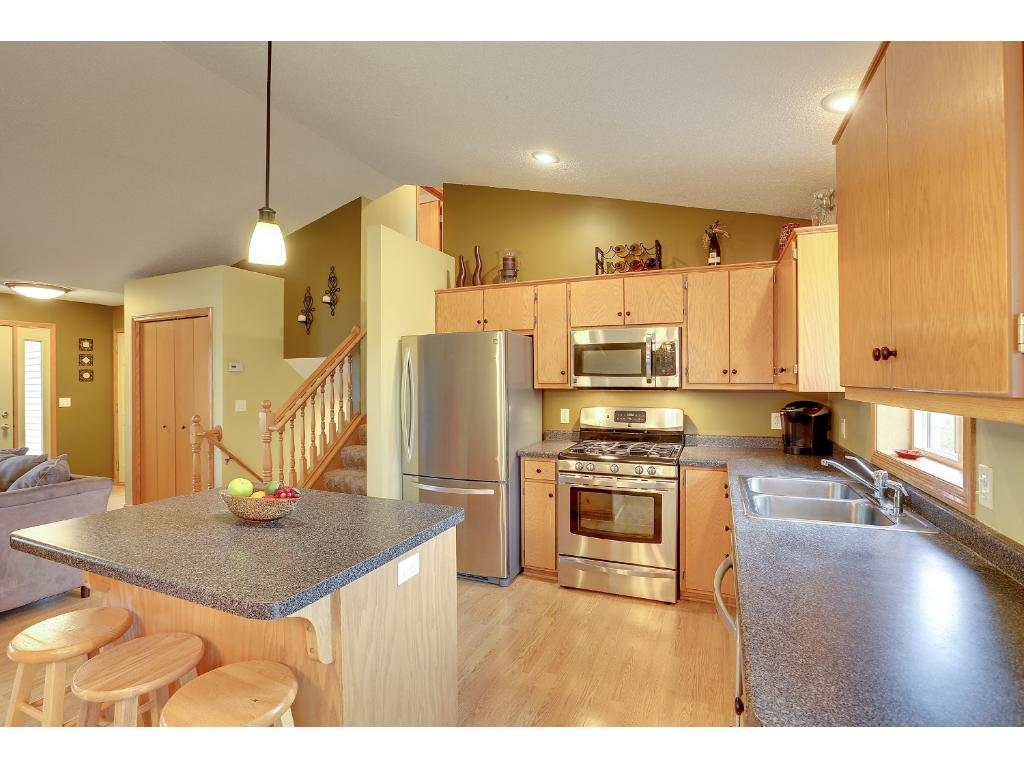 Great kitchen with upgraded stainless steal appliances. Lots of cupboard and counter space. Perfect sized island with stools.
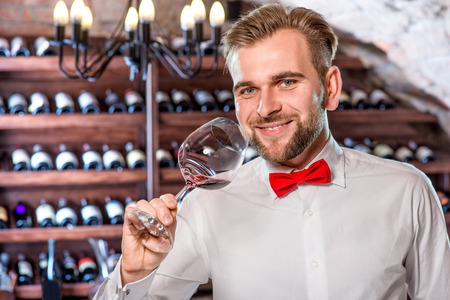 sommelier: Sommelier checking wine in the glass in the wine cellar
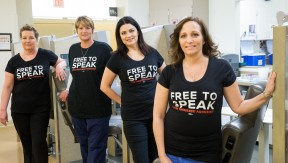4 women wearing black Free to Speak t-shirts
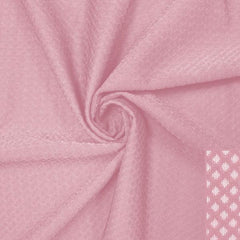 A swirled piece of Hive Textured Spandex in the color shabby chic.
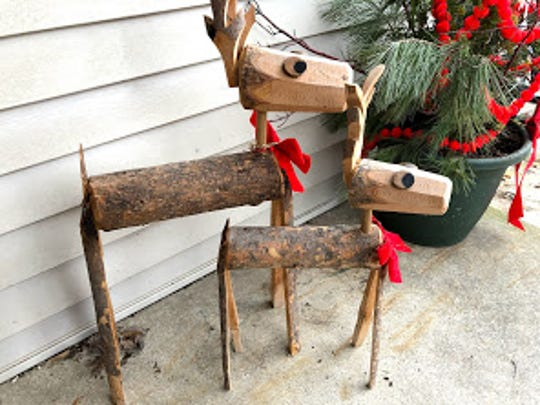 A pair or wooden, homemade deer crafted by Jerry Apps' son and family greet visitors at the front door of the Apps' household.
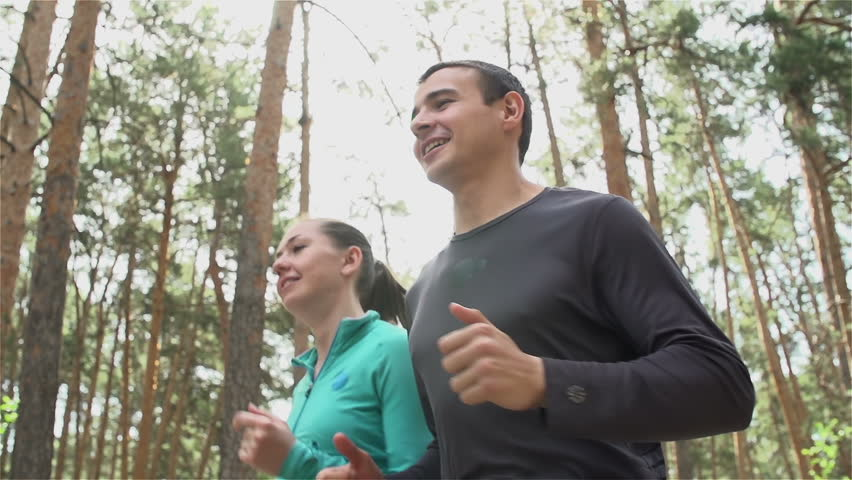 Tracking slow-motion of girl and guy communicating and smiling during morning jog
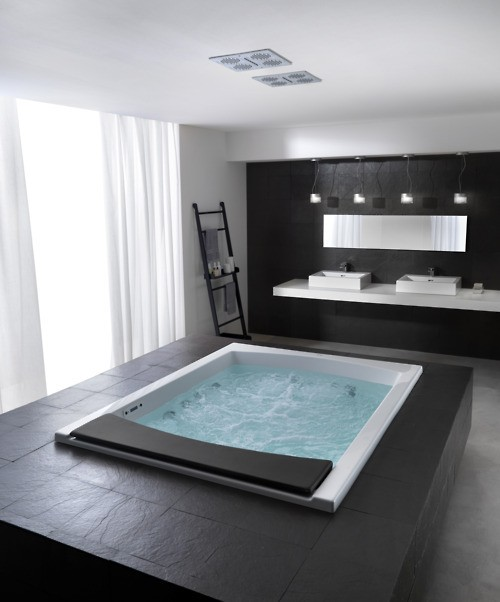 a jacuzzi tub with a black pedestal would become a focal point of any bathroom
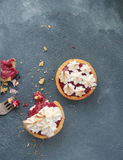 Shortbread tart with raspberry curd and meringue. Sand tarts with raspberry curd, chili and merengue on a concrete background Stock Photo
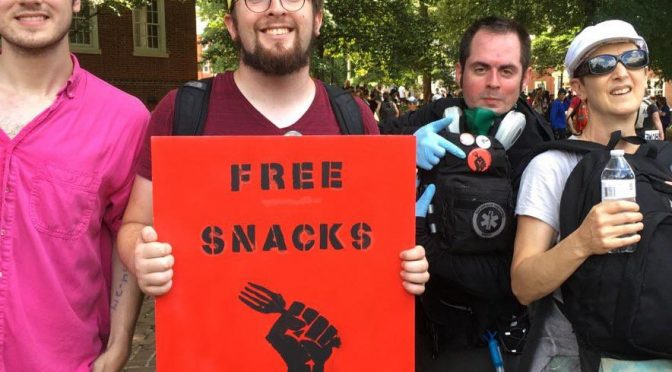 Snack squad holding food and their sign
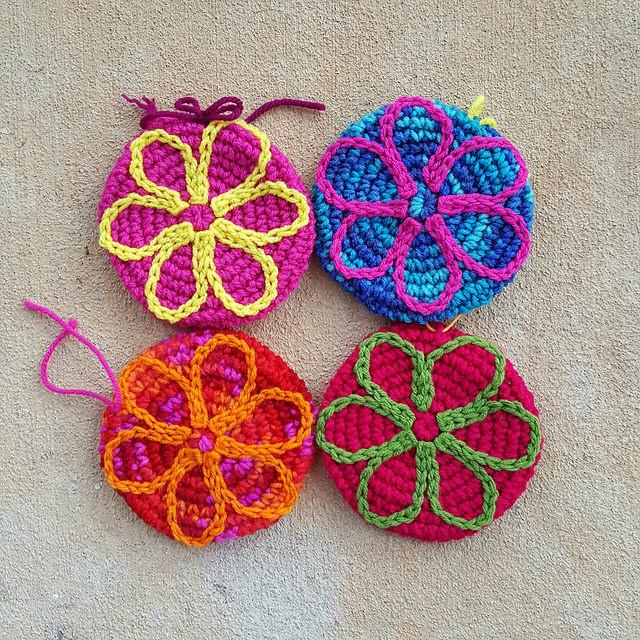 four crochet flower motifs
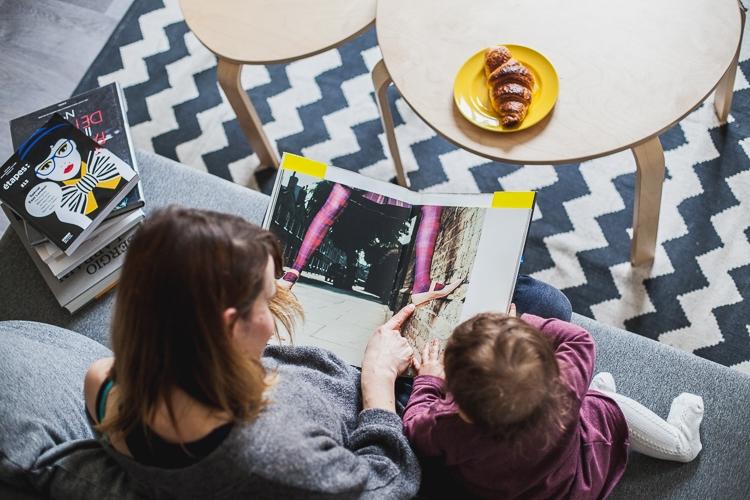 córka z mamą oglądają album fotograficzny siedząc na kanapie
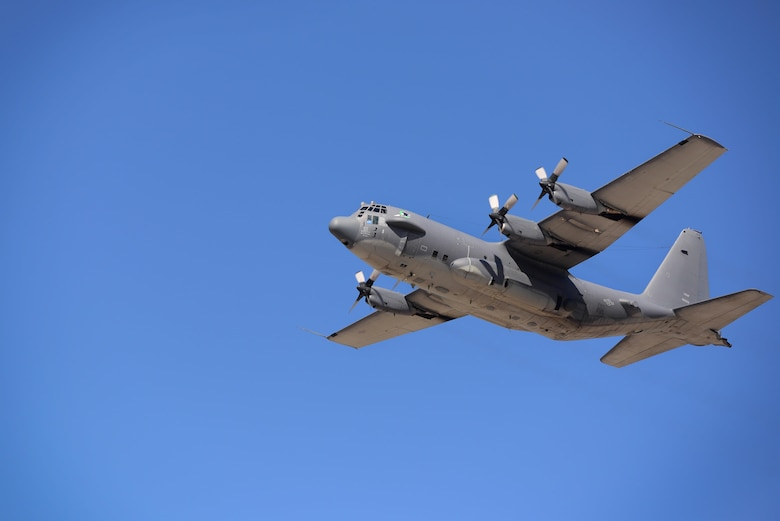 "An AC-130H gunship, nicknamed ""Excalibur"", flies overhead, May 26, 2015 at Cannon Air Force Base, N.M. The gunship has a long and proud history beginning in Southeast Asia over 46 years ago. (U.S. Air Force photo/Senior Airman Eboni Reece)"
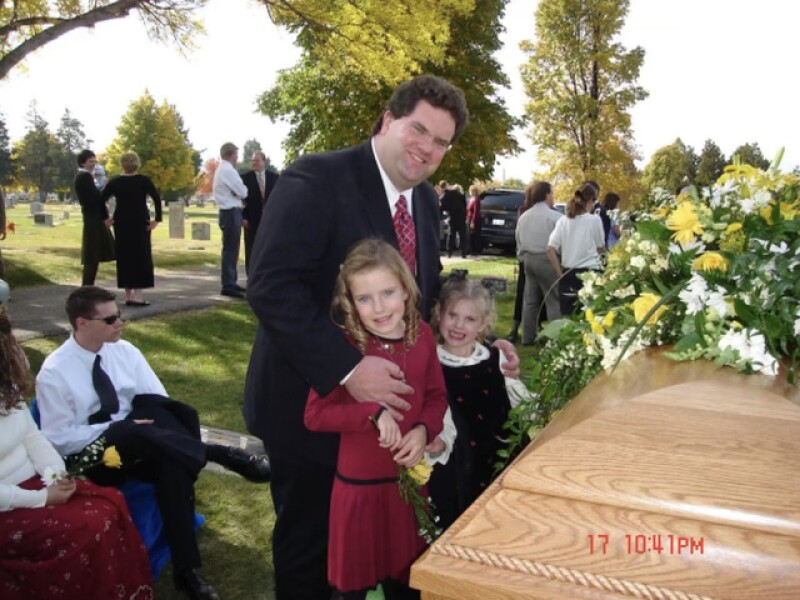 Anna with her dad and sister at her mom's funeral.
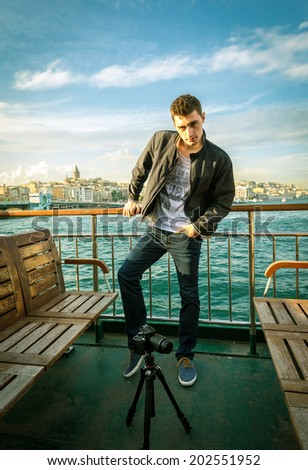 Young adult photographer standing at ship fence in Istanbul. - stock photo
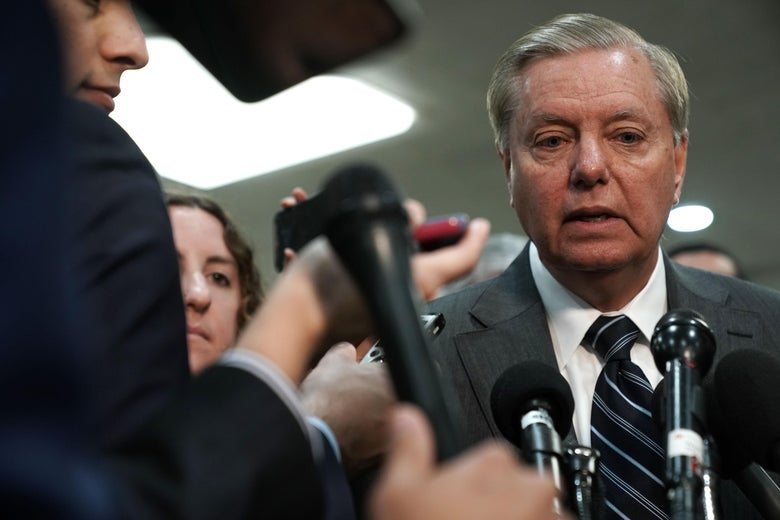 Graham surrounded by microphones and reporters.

-*-*-

### [What is expected]
From the records above, copy exactly the lines starting at the one with "Tracking slow-motion of" and ending at the one with "Anna with her", and no others. Pictures stay out.

### [Task output]
 Tracking slow-motion of girl and guy communicating and smiling during morning jog
 a jacuzzi tub with a black pedestal would become a focal point of any bathroom
 Shortbread tart with raspberry curd and meringue. Sand tarts with raspberry curd, chili and merengue on a concrete background Stock Photo
 Snack squad holding food and their sign
 four crochet flower motifs
 córka z mamą oglądają album fotograficzny siedząc na kanapie
 "An AC-130H gunship, nicknamed ""Excalibur"", flies overhead, May 26, 2015 at Cannon Air Force Base, N.M. The gunship has a long and proud history beginning in Southeast Asia over 46 years ago. (U.S. Air Force photo/Senior Airman Eboni Reece)"
 Anna with her dad and sister at her mom's funeral.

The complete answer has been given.